_Excerpted records_
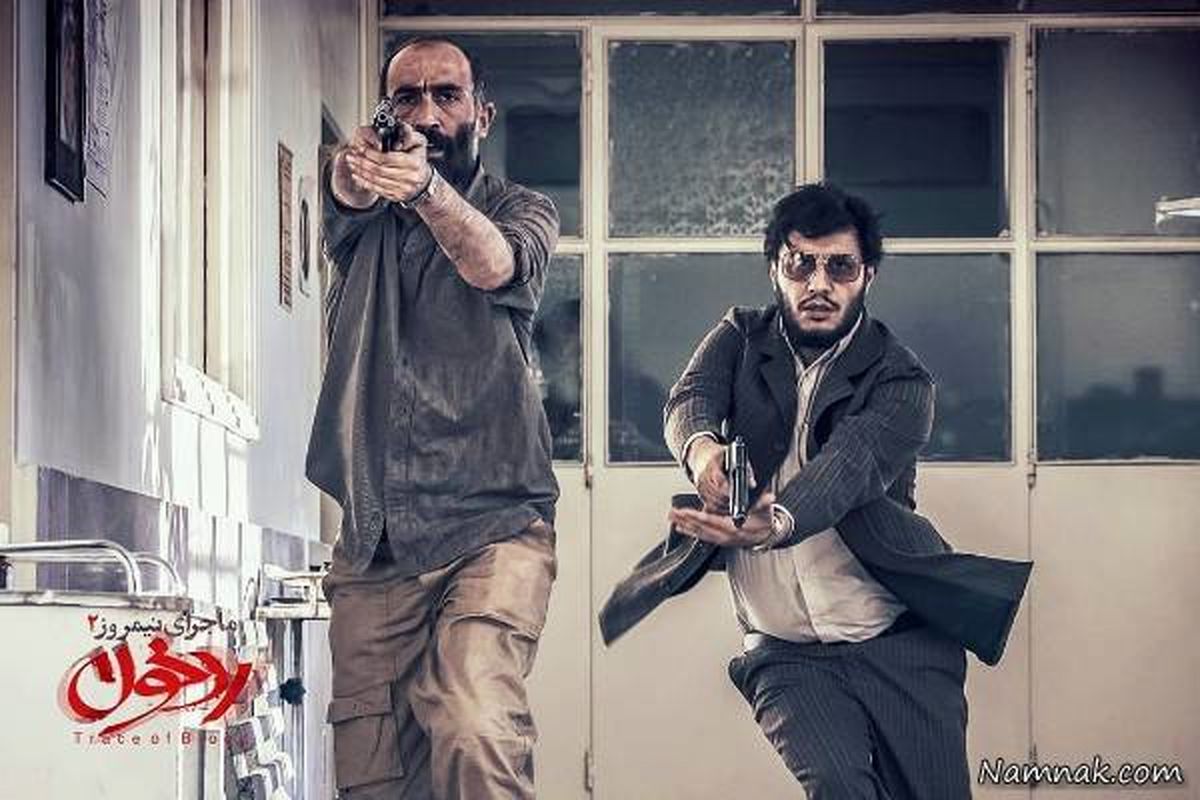 نظر علی ربیعی به فیلم "رد خون": گویی مهدويان در آن روزها و در تمام صحنه‌ها زندگی کرده است!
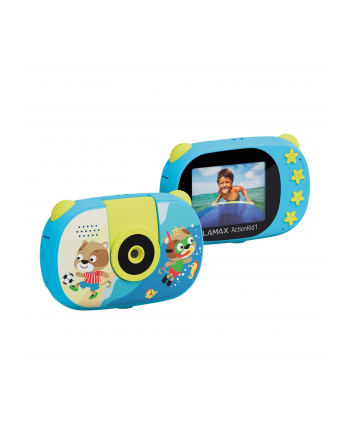 Kamera sportowa dla dzieci LAMAX ActionKid1 8Mpx 1080p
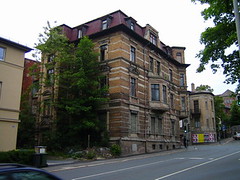 Gera: alte Villa Clara-Zetkin-Straße 17 (1)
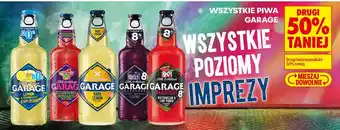 Biedronka Garage oferta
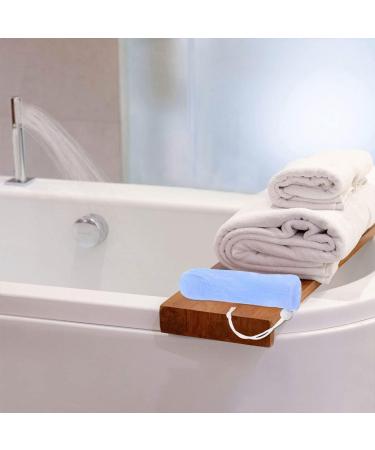 Mikinona 10pcs Foaming Soap Mesh Bag Soap Pouch Saver Soap Foaming Net Soap Sleeve Holder Soft Foam Net 14.5x5cm As Shown 1 - Buy Online on GoSupps.com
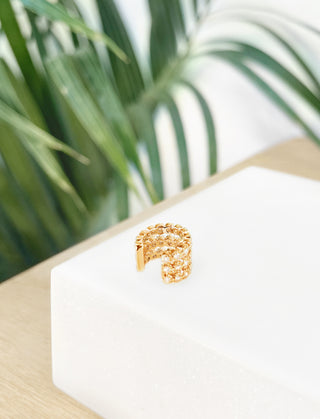 BAGUE D'OREILLE "JASPER"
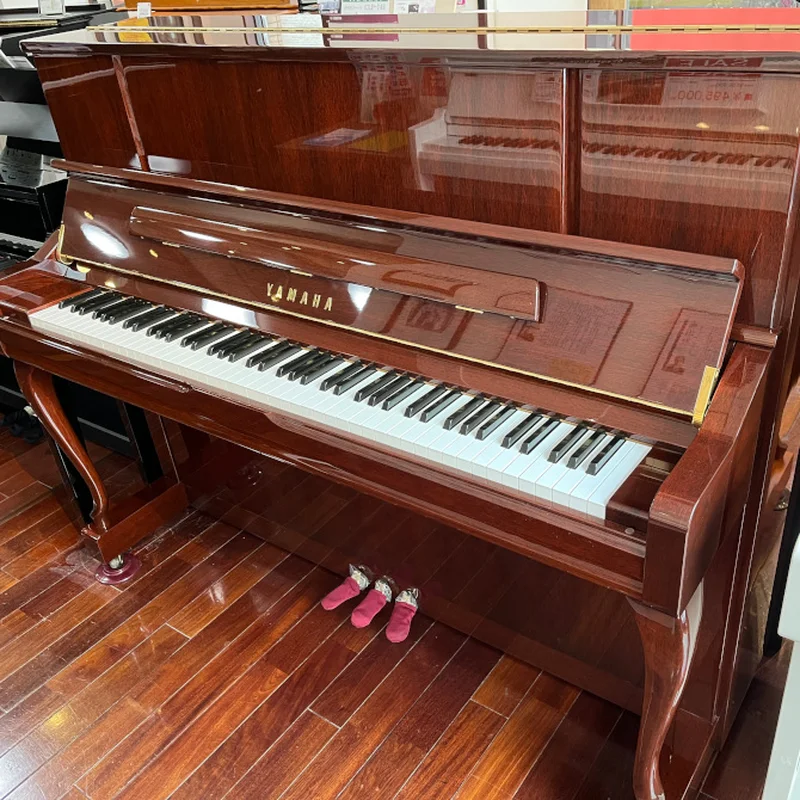 YAMAHA YU10 MhC - Đàn Piano Yamaha tại Elite Piano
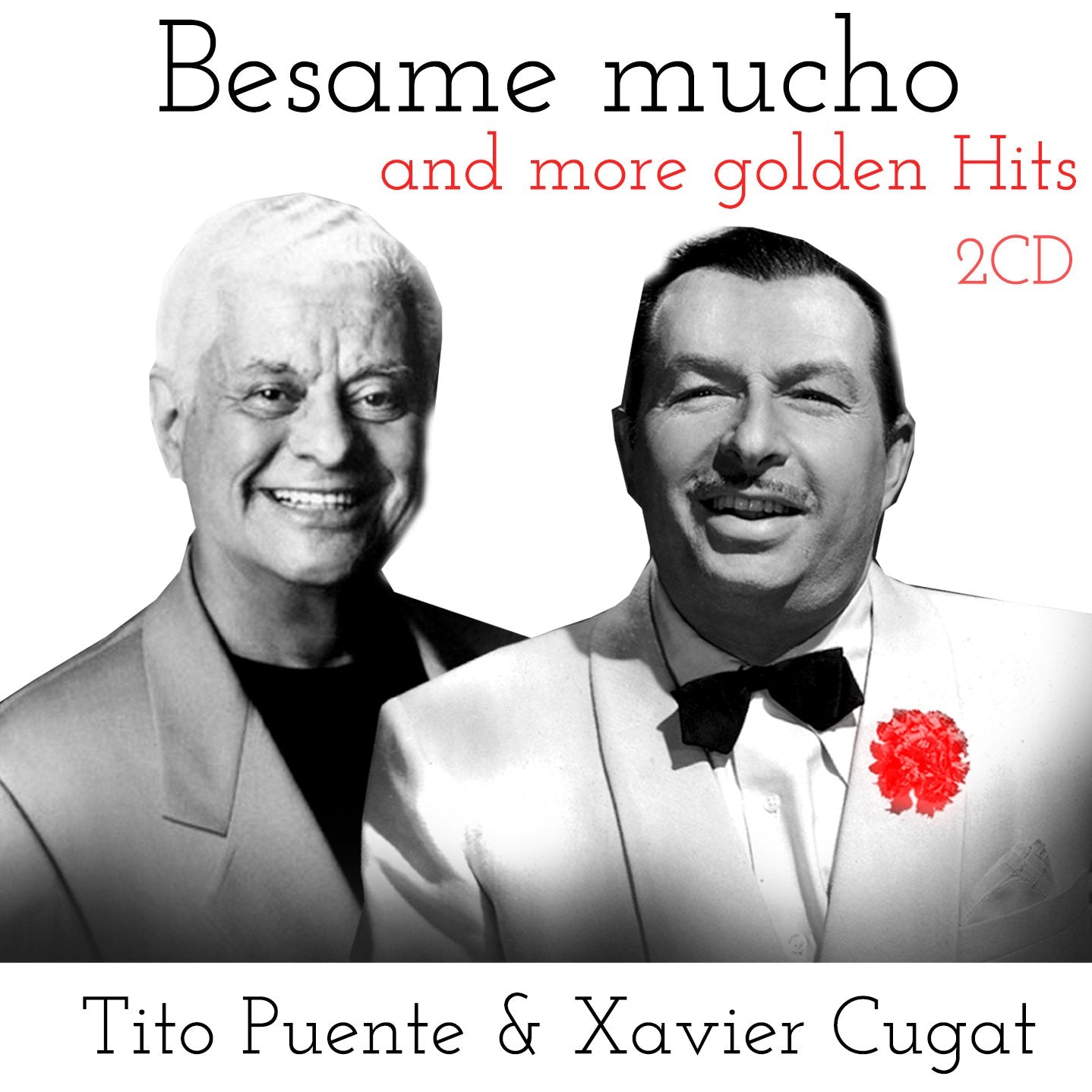 Besame Mucho and More Golden Hits Jazz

_What you are asked to do_
After removing each picture, print the entries above exactly as they were.

_Response to the task_
 نظر علی ربیعی به فیلم "رد خون": گویی مهدويان در آن روزها و در تمام صحنه‌ها زندگی کرده است!
 Kamera sportowa dla dzieci LAMAX ActionKid1 8Mpx 1080p
 Gera: alte Villa Clara-Zetkin-Straße 17 (1)
 Biedronka Garage oferta
 Mikinona 10pcs Foaming Soap Mesh Bag Soap Pouch Saver Soap Foaming Net Soap Sleeve Holder Soft Foam Net 14.5x5cm As Shown 1 - Buy Online on GoSupps.com
 BAGUE D'OREILLE "JASPER"
 YAMAHA YU10 MhC - Đàn Piano Yamaha tại Elite Piano
 Besame Mucho and More Golden Hits Jazz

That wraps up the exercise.